What this script does
This script simply calls the library of congress’s public api with a search query and iterates through the search results.
Each result is transformed to a json string and then dropped into a gcp bucket that can be accessed by other tasks to be built into this workflow.
The GCP Component
This workflow could be built for my local infrastructure or for a vm somewhere in the cloud… but I’ve chosen to design each task as a gcp job that will permit an enterprise scale workflow to run.
The reason for doing this is really just to understand how these jobs work. I will write a subsequent post detailing how this job really works.
Why
Because I want to push myself a bit… but this also could be used as proof of concept tool that can easily be adapted to the needs of enterprise clients or research institutions.
Quickstart
Download the repo
Copy the repo at github.com/justin-napolitano/loc_scraper to get started
Gcloud cli
After this you will have to install gcloud cli and configure you’re local environment. I will write up some scripts in a subsequent post to automate this process… but for the time being check out this “link”
Create the image
In the repo there is a a bash script called build.sh
that will need to be updated to according to your gcp project.
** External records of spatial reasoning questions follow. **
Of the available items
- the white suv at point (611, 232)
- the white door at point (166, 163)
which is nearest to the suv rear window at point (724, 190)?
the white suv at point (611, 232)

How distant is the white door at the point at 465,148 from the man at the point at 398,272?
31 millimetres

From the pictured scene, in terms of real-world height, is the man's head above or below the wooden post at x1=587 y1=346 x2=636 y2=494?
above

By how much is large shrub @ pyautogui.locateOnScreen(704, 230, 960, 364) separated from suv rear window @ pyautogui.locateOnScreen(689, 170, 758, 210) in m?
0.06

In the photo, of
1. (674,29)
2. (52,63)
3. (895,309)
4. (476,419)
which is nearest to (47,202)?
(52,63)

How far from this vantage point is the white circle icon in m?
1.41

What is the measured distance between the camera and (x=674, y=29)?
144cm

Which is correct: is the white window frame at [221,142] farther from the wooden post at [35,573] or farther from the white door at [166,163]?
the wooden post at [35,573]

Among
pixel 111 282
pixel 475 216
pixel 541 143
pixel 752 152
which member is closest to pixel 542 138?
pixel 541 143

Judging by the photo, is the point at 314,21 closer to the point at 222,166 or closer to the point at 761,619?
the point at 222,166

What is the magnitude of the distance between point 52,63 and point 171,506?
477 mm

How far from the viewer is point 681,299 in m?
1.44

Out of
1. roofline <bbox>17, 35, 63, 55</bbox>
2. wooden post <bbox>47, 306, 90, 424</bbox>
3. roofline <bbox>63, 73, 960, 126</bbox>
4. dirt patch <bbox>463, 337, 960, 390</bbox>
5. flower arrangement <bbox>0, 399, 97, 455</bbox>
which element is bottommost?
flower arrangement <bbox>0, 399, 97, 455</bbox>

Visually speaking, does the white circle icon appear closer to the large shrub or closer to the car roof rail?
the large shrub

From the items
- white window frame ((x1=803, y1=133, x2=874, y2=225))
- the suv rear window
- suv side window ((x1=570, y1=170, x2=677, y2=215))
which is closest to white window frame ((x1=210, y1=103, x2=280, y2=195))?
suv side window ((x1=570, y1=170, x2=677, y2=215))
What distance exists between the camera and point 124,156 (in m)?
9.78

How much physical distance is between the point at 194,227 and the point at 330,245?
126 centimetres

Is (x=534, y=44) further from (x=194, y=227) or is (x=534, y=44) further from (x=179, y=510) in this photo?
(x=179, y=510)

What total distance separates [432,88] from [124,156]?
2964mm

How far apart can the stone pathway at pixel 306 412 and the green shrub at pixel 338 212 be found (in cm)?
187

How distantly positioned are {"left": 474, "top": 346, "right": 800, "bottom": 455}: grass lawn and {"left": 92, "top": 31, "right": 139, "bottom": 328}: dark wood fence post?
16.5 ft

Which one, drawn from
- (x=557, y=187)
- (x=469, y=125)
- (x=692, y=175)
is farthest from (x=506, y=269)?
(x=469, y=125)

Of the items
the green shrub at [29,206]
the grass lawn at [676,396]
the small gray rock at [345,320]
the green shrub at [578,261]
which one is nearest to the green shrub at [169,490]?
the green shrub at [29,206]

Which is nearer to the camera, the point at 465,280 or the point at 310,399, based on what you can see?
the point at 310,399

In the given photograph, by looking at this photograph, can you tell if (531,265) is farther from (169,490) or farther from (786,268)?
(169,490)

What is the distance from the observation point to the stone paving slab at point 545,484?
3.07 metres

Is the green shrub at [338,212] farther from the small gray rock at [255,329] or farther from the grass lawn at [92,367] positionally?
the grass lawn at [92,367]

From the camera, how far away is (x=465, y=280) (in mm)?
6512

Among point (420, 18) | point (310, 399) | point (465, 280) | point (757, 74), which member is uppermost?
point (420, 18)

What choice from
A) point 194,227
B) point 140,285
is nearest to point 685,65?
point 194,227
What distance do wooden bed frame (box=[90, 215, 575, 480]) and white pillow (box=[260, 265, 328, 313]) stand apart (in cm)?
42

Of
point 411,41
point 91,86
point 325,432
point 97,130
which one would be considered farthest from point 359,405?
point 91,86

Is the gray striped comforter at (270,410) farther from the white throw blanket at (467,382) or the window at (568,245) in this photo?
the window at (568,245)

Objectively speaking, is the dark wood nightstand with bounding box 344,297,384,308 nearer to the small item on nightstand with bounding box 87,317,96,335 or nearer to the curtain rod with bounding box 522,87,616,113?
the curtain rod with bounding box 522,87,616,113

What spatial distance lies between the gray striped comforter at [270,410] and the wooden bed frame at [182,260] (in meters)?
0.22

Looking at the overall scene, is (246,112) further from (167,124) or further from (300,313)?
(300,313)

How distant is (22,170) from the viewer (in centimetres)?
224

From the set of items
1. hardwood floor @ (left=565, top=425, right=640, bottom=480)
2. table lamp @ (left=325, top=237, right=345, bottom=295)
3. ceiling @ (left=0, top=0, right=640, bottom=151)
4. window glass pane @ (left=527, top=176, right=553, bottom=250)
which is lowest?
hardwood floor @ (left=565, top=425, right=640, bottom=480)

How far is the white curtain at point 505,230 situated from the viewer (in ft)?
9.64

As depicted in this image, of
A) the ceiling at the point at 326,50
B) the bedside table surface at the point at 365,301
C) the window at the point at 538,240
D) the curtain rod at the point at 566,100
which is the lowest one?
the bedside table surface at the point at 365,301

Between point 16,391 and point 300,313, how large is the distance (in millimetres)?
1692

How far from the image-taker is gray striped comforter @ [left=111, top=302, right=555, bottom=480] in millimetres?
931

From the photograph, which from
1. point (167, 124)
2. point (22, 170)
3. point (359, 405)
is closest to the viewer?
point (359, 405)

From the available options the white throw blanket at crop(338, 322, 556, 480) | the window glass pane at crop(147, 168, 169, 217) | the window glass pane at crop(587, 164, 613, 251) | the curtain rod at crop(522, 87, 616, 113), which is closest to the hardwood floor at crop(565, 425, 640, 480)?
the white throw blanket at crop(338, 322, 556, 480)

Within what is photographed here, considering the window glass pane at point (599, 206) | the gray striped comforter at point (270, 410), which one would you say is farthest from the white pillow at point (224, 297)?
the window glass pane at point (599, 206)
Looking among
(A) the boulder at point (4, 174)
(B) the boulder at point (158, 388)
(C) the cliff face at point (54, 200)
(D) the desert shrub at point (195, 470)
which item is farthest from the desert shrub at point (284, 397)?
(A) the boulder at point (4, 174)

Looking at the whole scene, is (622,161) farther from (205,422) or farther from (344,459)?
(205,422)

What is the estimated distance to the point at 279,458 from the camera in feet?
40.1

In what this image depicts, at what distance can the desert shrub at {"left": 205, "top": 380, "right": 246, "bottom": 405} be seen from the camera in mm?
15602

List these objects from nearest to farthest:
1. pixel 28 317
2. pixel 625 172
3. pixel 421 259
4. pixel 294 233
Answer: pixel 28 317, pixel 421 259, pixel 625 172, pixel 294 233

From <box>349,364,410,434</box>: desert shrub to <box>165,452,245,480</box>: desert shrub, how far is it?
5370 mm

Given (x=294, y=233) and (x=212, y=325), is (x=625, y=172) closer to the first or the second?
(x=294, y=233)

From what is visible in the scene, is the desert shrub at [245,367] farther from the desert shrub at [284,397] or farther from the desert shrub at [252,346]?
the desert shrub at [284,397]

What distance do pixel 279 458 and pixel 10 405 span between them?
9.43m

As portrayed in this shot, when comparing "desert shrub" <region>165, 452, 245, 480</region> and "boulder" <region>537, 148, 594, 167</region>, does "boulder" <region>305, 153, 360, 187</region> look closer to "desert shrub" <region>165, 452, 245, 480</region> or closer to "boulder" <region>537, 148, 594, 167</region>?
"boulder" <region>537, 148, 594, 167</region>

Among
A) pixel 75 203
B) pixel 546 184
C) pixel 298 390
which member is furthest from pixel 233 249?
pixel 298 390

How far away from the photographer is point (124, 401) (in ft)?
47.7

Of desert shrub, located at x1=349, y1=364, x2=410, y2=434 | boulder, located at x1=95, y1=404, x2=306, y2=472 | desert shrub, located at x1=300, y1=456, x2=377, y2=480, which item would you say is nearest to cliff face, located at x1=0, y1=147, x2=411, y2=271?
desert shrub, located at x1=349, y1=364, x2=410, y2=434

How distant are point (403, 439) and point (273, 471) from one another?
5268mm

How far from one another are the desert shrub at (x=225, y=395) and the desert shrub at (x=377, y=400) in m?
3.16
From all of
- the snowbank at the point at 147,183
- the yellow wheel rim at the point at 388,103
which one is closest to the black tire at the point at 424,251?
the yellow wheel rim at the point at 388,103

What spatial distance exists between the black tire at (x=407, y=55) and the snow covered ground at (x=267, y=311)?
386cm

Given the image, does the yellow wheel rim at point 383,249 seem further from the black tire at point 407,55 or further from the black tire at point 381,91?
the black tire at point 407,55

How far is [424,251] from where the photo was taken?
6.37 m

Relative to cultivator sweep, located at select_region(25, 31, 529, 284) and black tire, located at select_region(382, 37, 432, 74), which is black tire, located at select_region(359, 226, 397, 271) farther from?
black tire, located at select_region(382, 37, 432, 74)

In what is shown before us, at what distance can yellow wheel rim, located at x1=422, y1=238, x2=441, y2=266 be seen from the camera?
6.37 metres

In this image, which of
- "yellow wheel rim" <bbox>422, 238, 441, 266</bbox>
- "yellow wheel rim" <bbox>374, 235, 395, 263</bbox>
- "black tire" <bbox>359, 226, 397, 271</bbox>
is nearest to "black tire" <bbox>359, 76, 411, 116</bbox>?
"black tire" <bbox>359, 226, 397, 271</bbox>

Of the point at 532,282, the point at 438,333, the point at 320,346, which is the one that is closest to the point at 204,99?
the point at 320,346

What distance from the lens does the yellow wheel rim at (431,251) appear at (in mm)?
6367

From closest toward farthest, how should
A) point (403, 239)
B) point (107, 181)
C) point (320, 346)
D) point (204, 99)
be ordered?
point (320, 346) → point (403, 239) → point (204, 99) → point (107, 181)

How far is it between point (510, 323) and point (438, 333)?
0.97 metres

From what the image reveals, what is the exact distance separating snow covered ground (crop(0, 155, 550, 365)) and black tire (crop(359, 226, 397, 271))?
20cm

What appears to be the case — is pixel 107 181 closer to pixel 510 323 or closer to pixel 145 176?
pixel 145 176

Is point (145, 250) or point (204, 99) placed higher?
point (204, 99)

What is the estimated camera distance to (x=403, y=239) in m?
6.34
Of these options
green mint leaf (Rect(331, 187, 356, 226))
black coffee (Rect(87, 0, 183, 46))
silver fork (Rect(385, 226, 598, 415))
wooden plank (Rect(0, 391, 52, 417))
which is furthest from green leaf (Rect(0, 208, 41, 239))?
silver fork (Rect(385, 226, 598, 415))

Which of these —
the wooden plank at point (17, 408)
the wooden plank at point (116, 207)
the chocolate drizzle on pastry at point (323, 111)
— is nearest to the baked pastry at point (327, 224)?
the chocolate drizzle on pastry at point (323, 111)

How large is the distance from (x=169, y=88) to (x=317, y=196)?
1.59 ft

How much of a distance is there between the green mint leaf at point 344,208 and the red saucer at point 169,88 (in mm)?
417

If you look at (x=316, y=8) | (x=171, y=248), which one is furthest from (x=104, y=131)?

gcloud builds submit --region=us-west2 --config cloudbuild.yaml
It calls cloudbuild.yaml
which might need to be updated for you, but the following the should work.
steps:
- name: 'gcr.io/cloud-builders/docker'
script: |
docker build -t us-west2-docker.pkg.dev/$PROJECT_ID/supreme-court-scraper/supreme-court-scraper-image:dev .
automapSubstitutions: true
images:
- 'us-west2-docker.pkg.dev/$PROJECT_ID/supreme-court-scraper/supreme-court-scraper-image:dev'
Following creation of the imge
Next you can create a job on gcp by runnning the job_create.sh
script… or by copying the code below and chaging yourproject to the correct project-name
gcloud run jobs create supreme-court-scraper --image us-west2-docker.pkg.dev/yourproject/supreme-court-scraper/supreme-court-scraper-image:dev \
Executing the job
Once complete you can execute the job by running the execute_job.sh
script or by running
gcloud run jobs execute supreme-court-scraper
Putting it all together
In a perfect world the following should work. Note that src/.env should be set with your environmental variables such as $GCPPROJECTID
source src/.env \
&& ./build.sh \
&& ./job_create.sh \
&& ./execute_job.sh
Running locally
The python script in the /src
can be run locally, however it should be modified if you choose not to use gcp. There are a number of functions within that can easily be modified to permit writing to the local directory.